Irlandia harus bekerja keras untuk mengalahkan Jepang 35-20 di Newcastle, New South Wales, Sabtu (6/7), dalam laga kedua Nations Championship. Dengan sembilan perubahan starting line-up dan empat pemain yang menjalani debut, tim asuhan Andy Farrell menunjukkan kedalaman skuad, meski performa jauh dari sempurna.
Jepang, yang diperkuat kembali oleh pelatih Eddie Jones setelah menjalani skorsing, tampil agresif sejak awal. Sayap Taira Main membuka skor pada menit kedelapan setelah memanfaatkan lemparan line-out Irlandia yang meleset. Full-back Takuro Matsunaga menambah delapan poin melalui dua penalti, membuat Jepang unggul 13-12 di babak pertama. Namun, Irlandia berhasil membalas melalui try Nick Timoney, Tom O'Toole, dan Robbie Henshaw.
Di babak kedua, debutan Sean Jansen, pemain nomor delapan kelahiran Selandia Baru yang musim ini bersinar bersama Connacht, mencetak try perdananya untuk tim nasional.

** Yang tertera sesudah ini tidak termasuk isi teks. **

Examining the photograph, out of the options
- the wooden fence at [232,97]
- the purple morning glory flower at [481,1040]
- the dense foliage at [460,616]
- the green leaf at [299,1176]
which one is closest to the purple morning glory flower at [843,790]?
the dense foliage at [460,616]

Namun, Jepang kembali bangkit melalui try pemain pengganti Hayate Era, memperkecil ketertinggalan menjadi 22-20. Irlandia baru bisa mengamankan kemenangan setelah Harry Byrne mengeksekusi penalti dan Tom Stewart mencetak try di menit akhir, memanfaatkan kartu kuning yang diterima Era.
Pelatih Irlandia Andy Farrell mengakui timnya lega bisa menang, meski performa jauh dari memuaskan. "Kami senang dengan hasilnya, mengingat banyaknya perubahan dan debutan. Jepang tim bagus yang memberi tekanan. Skor akhir mungkin menyanjung kami," ujar Farrell. Ia menyoroti masalah line-out yang kembali muncul, seperti yang terjadi saat melawan Australia pekan lalu. Tadhg Beirne, kapten Irlandia, menambahkan, "Set piece kami tidak berfungsi seperti yang diharapkan. Kami akan evaluasi untuk pertandingan pekan depan."

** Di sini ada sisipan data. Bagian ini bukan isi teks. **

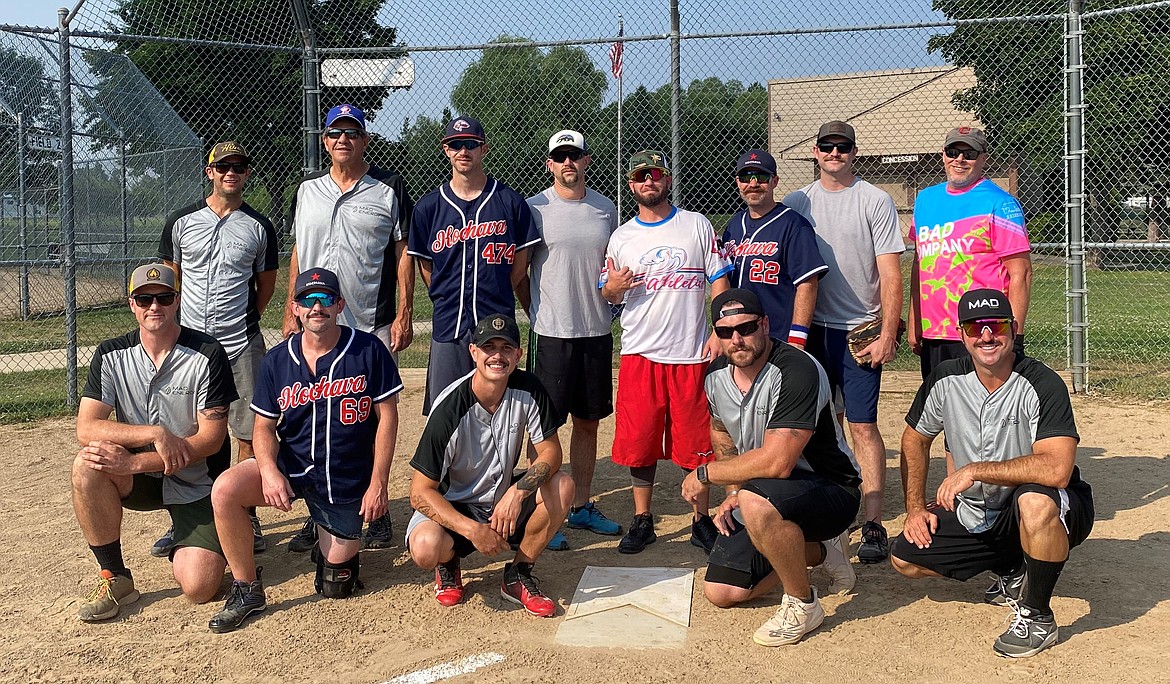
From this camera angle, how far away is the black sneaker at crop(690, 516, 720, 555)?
4977mm

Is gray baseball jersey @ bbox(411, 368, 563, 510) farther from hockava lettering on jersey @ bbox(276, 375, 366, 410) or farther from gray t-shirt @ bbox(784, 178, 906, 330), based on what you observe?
gray t-shirt @ bbox(784, 178, 906, 330)

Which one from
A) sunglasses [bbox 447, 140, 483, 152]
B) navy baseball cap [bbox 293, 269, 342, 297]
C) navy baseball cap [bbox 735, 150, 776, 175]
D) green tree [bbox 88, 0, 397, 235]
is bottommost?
navy baseball cap [bbox 293, 269, 342, 297]

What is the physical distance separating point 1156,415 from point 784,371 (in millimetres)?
4949

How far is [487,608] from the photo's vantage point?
14.2ft

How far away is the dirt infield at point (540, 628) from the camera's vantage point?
12.0ft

Bagi Jepang, kekalahan ini menjadi pukulan telak setelah pekan lalu mereka mengalahkan Italia. Eddie Jones, yang kembali memimpin tim setelah menjalani skorsing akibat komentar kontroversial, harus segera membenahi pertahanan dan disiplin tim. Dengan jadwal menghadapi Prancis di Tokyo pekan depan, Jepang perlu bangkit jika ingin bersaing di Nations Championship.

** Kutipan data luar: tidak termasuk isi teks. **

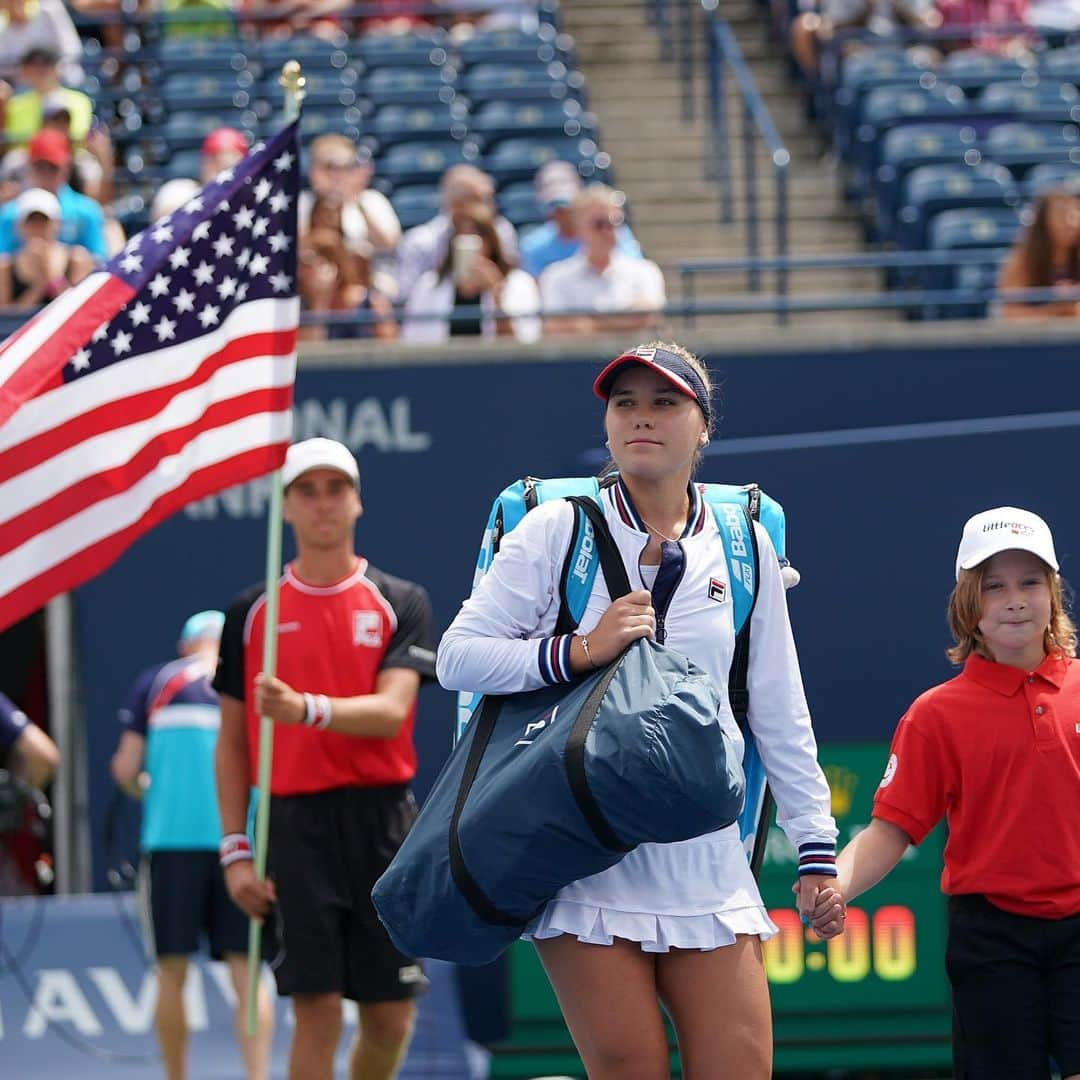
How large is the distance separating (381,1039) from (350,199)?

Pertandingan pekan depan akan menjadi ujian sesungguhnya bagi Irlandia: mereka akan menghadapi musuh bebuyutan, Selandia Baru, di Eden Park, Auckland. Sementara itu, Jepang akan menjamu Prancis. Bisakah Irlandia memperbaiki kelemahan set piece mereka tepat waktu, atau All Blacks akan memanfaatkannya?